At Concur, we believe there is no compromise for security. The Concur Trust Platform provides data security by operating on a framework of audited processes and controls that protect your information from unauthorized access.


Concur's Cloud Computing Security Strategy

  • Service management - Periodic management reviews and continuous improvement processes mean that the Concur Trust Platform is continually honed to provide service delivery.
  • Privacy management - We collect only the minimum necessary personally identifiable information (PII) and use it only for stated purposes.
  • Security management - Concur Information Assurance processes are founded on and audited to the internationally recognized ISO 27001 Security Management standard.
  • Access management - Highly configurable access controls enable you to set up and manage a precise level of control based on your company's policy.
  • Vulnerability management - We utilize industry recognized third party security specialists, enterprise-class systems and tools to scan our software and production environment to ensure that any weaknesses are promptly identified and mitigated.

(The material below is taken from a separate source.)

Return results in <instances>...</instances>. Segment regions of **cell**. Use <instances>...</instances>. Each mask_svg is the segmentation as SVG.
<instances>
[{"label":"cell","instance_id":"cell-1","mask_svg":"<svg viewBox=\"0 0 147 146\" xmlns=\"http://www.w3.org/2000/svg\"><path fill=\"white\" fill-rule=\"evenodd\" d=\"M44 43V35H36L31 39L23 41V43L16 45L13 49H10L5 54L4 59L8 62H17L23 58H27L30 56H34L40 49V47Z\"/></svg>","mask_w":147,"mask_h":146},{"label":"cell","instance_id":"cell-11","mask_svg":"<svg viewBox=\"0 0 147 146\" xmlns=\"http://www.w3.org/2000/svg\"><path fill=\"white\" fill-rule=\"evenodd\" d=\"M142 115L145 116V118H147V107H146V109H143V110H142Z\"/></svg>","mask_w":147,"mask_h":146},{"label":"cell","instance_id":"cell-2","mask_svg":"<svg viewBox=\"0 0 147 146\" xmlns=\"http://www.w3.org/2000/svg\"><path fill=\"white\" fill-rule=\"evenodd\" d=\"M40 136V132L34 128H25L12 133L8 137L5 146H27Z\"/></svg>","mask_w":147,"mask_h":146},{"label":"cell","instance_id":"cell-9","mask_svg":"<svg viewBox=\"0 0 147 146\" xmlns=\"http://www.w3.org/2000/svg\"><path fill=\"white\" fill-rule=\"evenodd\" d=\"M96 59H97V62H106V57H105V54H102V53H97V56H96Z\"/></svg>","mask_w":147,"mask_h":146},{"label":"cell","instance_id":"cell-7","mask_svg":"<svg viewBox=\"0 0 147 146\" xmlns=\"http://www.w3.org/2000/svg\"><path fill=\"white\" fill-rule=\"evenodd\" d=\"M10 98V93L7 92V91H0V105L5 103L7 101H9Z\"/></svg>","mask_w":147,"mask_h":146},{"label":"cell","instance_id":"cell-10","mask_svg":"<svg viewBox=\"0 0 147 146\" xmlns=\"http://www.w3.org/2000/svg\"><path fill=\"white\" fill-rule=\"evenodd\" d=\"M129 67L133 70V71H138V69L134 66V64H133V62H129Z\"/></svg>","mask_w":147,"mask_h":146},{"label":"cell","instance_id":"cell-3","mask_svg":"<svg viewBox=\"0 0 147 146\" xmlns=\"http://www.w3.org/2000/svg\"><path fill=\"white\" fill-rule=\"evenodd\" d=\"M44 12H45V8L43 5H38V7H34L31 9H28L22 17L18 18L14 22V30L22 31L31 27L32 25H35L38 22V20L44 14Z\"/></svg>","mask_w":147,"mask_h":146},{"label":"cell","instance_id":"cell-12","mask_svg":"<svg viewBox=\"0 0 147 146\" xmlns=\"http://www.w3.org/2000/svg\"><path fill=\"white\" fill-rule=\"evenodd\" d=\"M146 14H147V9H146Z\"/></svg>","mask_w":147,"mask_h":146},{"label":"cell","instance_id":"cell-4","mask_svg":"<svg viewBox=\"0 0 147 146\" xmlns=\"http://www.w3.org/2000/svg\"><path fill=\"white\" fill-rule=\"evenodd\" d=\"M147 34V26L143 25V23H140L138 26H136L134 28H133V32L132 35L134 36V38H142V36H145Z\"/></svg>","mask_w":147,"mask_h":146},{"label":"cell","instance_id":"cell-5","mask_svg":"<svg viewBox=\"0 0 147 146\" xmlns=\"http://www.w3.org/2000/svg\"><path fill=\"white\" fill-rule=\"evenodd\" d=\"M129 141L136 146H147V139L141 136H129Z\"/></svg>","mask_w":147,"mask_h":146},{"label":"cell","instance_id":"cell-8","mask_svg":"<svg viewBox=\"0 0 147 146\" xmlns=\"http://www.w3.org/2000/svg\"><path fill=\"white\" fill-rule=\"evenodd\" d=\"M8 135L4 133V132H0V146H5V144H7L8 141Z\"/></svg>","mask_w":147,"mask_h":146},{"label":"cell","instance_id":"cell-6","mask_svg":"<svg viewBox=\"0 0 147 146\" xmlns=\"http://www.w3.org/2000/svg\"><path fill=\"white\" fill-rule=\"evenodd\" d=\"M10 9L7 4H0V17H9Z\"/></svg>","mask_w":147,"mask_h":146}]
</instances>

  • Continuous monitoring - Concur utilizes enterprise-class systems and tools to continuously monitor all aspects and layers of the Concur solutions infrastructure from Intrusion Detection Systems to resource utilization.
  • Compliance management - Concur voluntarily and proactively subjects its expense management solutions to a number of widely recognized standards including:
    • - ISO 27001 - The world standard for IT security management practices.
    • - ISO 20000 - The world standard for IT Service Management practices.
    • - SSAE 16 - For Concur expense management solutions and supporting hosting facilities.
    • - PCI Compliance - Concur is a VISA Registered, Level II CISP Compliant Service Provider.